**The request:** Please output the stretch of the listing from the line containing "Is green lawn" through the end of the listing, repeating those lines exactly.

**Data rows:**
[BEGIN]
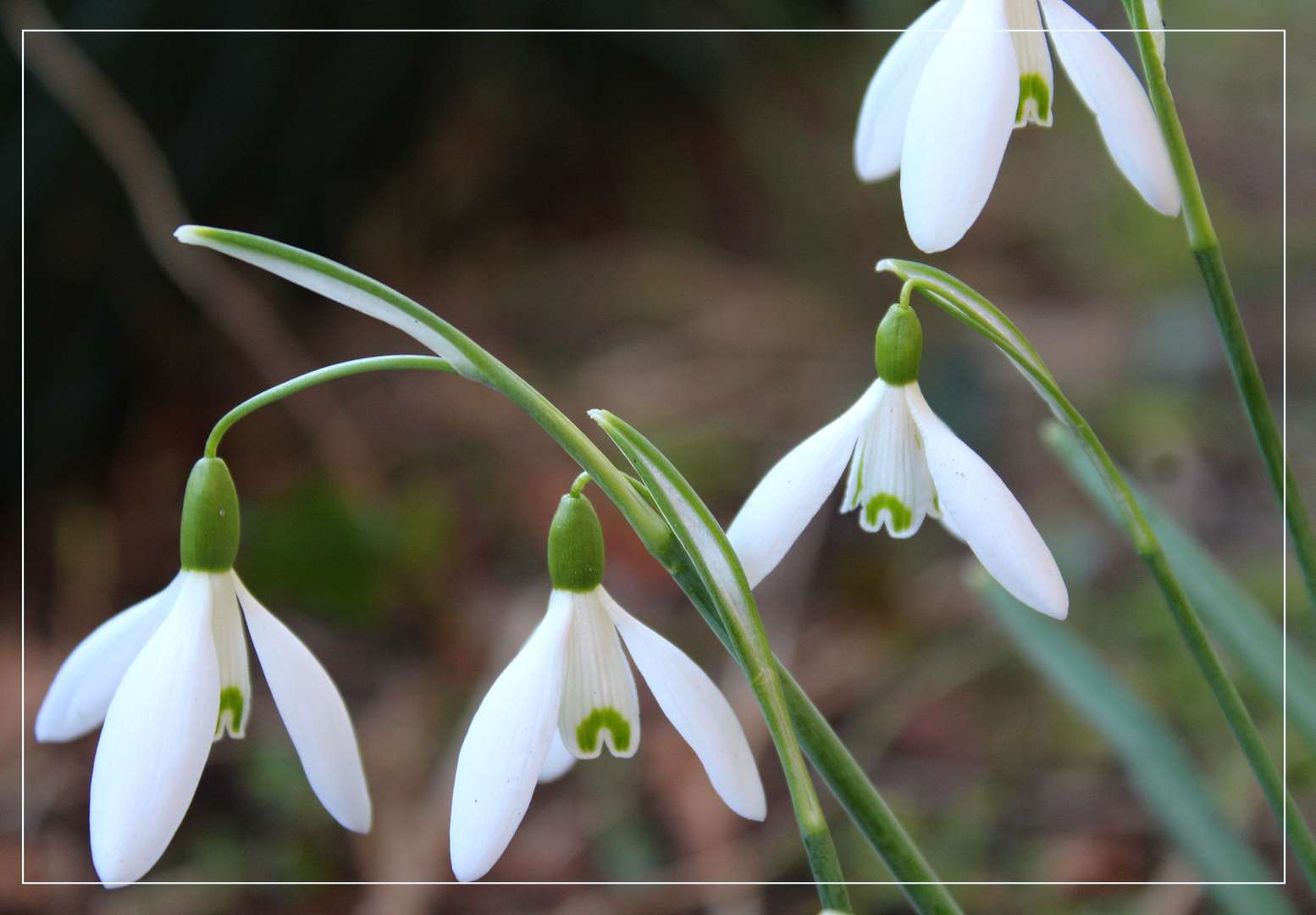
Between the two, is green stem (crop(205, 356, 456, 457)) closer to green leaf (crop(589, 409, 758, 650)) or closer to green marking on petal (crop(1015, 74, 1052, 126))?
green leaf (crop(589, 409, 758, 650))

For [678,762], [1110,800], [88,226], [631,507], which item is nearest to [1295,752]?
[1110,800]

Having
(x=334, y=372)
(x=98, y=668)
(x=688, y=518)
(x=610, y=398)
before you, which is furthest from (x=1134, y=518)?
(x=610, y=398)

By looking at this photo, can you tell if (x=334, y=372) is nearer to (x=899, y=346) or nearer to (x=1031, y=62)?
(x=899, y=346)

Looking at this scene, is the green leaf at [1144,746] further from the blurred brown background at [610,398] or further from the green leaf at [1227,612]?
the blurred brown background at [610,398]

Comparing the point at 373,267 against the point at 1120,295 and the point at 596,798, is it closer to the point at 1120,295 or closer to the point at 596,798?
the point at 596,798

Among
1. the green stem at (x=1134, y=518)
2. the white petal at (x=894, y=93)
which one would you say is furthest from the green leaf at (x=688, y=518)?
the white petal at (x=894, y=93)

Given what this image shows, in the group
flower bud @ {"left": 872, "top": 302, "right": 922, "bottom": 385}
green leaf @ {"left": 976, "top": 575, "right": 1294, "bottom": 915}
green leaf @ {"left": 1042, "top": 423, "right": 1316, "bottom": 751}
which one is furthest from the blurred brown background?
flower bud @ {"left": 872, "top": 302, "right": 922, "bottom": 385}
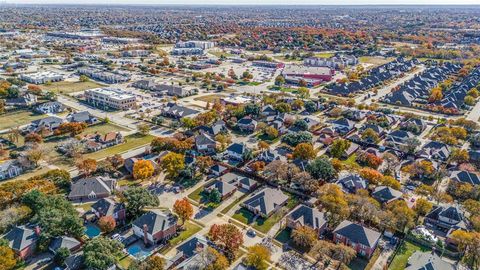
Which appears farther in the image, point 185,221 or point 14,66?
point 14,66

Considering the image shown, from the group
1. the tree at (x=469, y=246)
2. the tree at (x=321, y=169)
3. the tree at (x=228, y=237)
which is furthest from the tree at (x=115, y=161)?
the tree at (x=469, y=246)

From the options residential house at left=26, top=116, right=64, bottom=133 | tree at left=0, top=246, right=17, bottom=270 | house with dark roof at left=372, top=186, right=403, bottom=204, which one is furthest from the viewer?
residential house at left=26, top=116, right=64, bottom=133

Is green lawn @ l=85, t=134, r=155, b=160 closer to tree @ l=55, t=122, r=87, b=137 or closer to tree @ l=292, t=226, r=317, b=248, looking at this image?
tree @ l=55, t=122, r=87, b=137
[END]
**Result of the task:**
Is green lawn @ l=85, t=134, r=155, b=160 closer to tree @ l=55, t=122, r=87, b=137 or closer to tree @ l=292, t=226, r=317, b=248, looking at this image?
tree @ l=55, t=122, r=87, b=137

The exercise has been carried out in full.